PROBLEM DETAILS
Every entry below should appear in the answer exactly as written, apart from the pictures.

DATA SUPPLIED
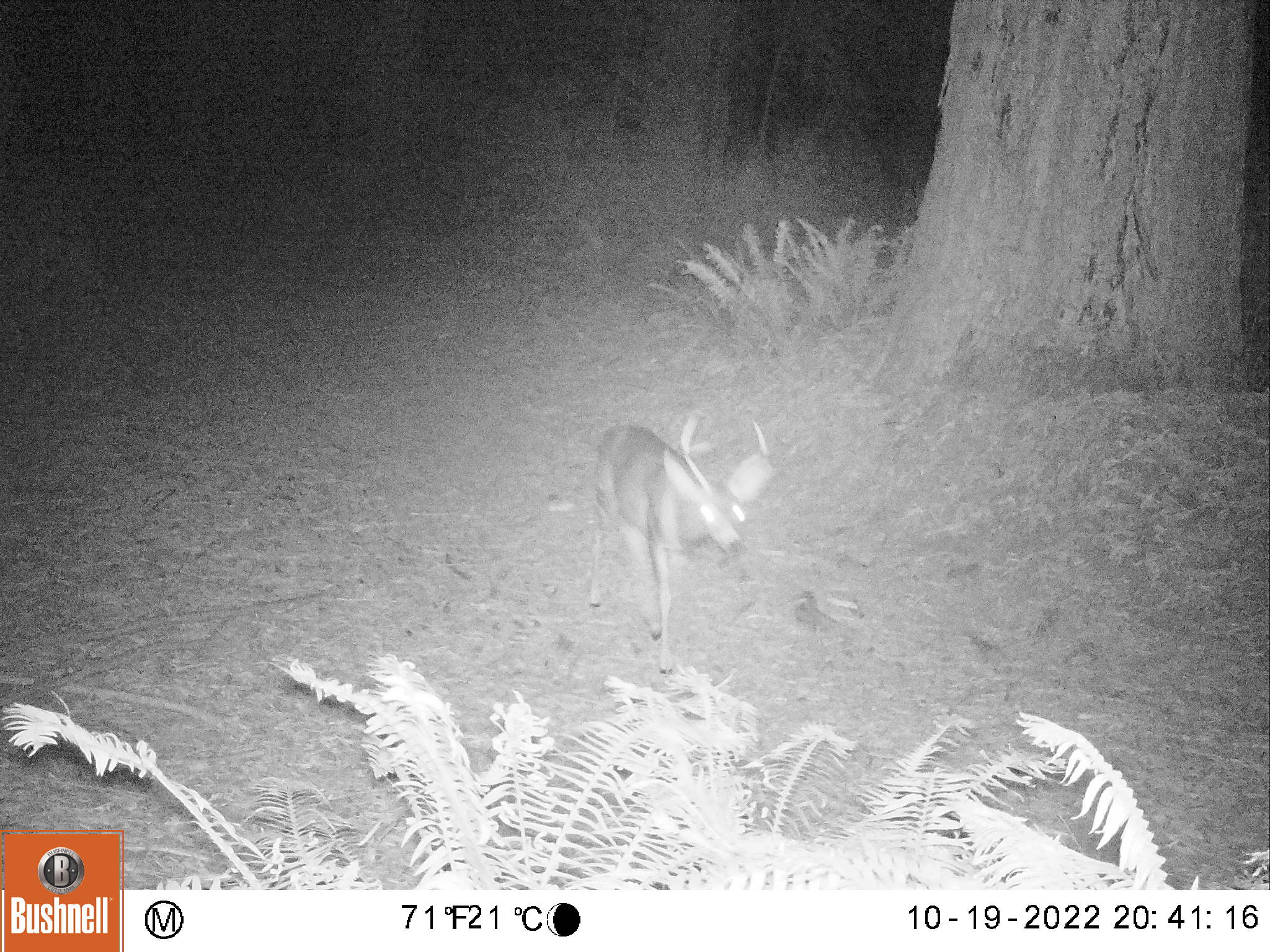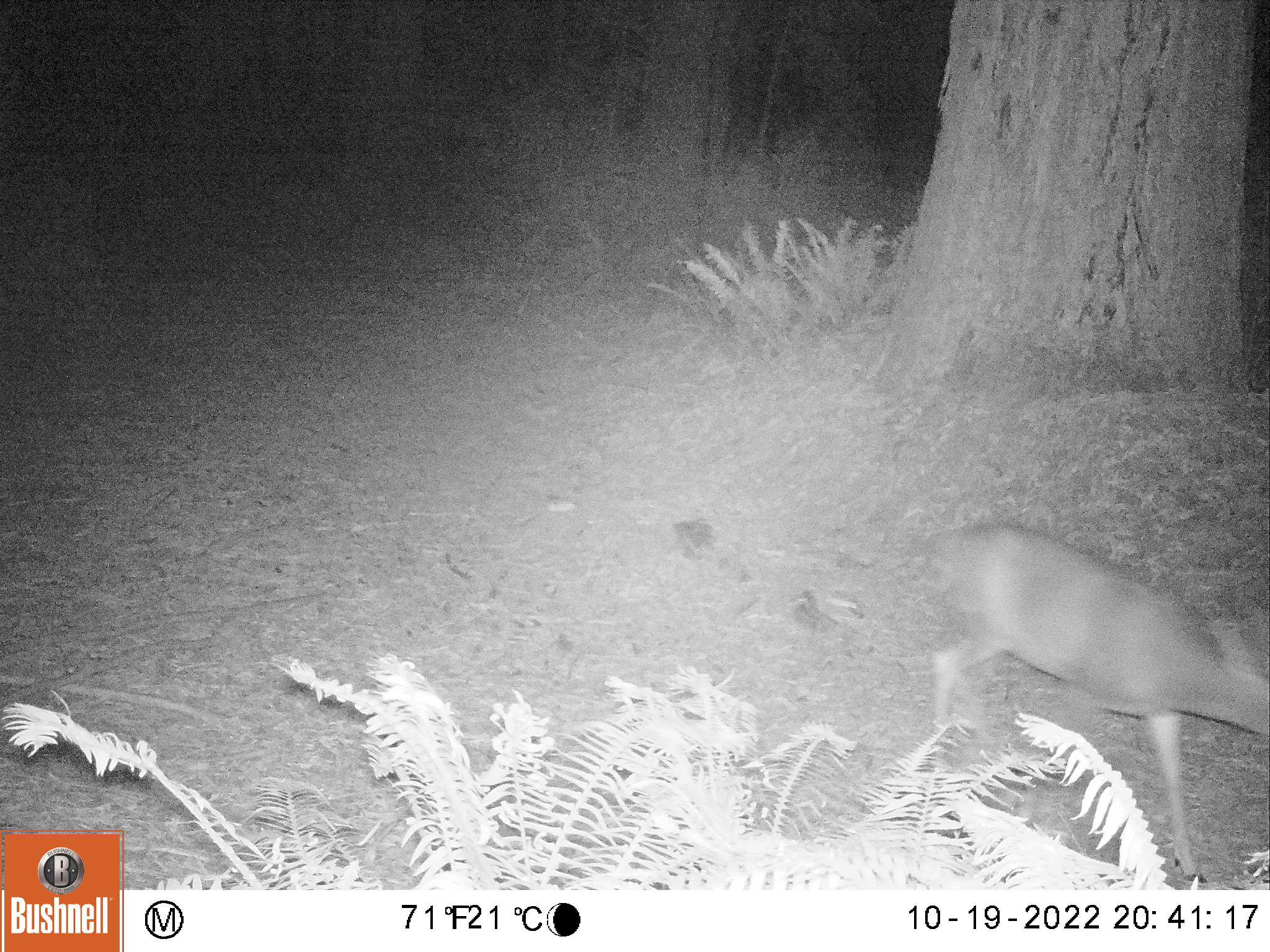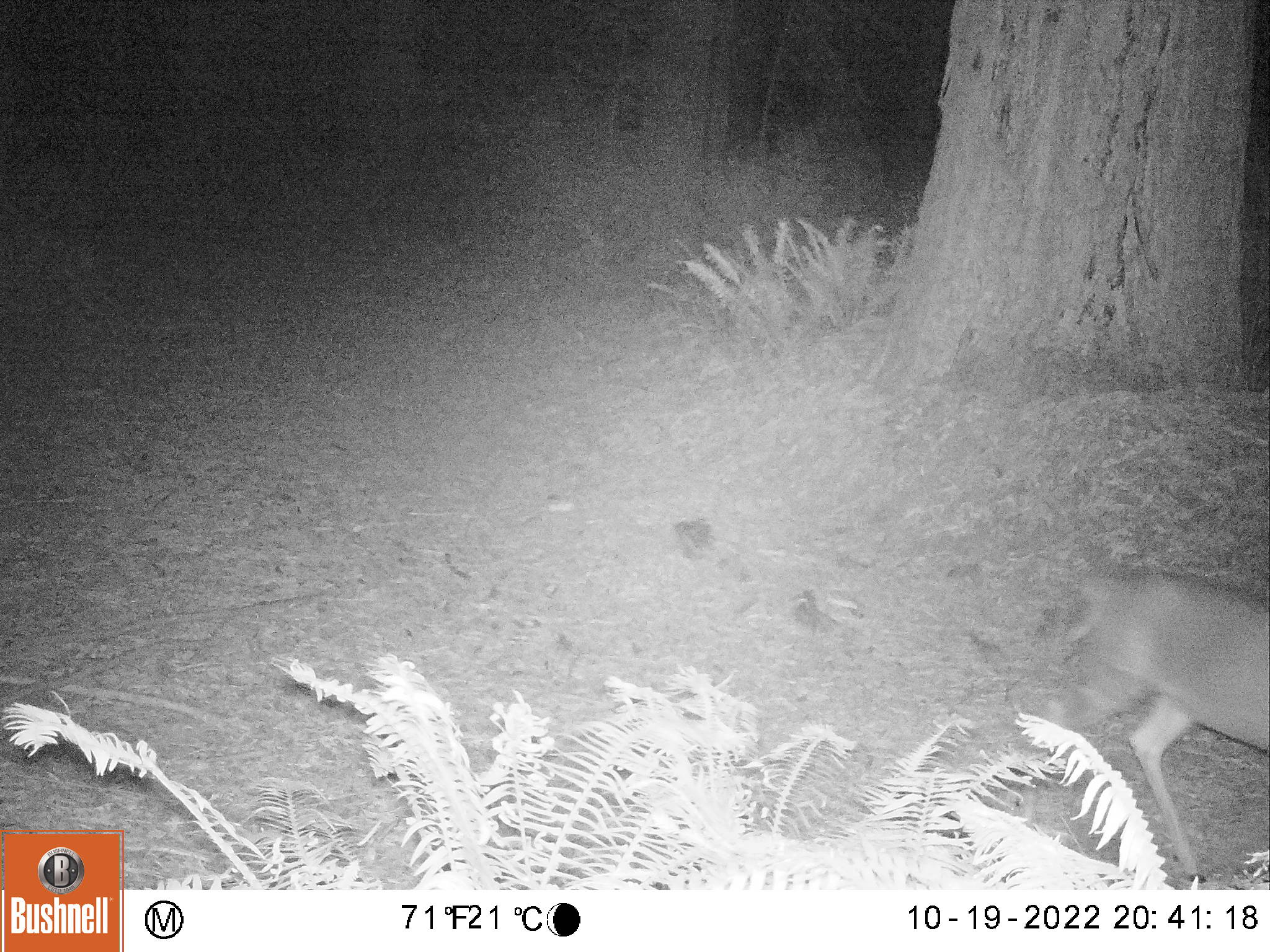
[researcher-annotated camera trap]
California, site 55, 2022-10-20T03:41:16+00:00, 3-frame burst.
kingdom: Animalia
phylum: Chordata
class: Mammalia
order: Artiodactyla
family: Cervidae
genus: Odocoileus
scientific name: Odocoileus hemionus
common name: mule deer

SOLUTION FOR THIS PROBLEM
[researcher-annotated camera trap]
California, site 55, 2022-10-20T03:41:16+00:00, 3-frame burst.
kingdom: Animalia
phylum: Chordata
class: Mammalia
order: Artiodactyla
family: Cervidae
genus: Odocoileus
scientific name: Odocoileus hemionus
common name: mule deer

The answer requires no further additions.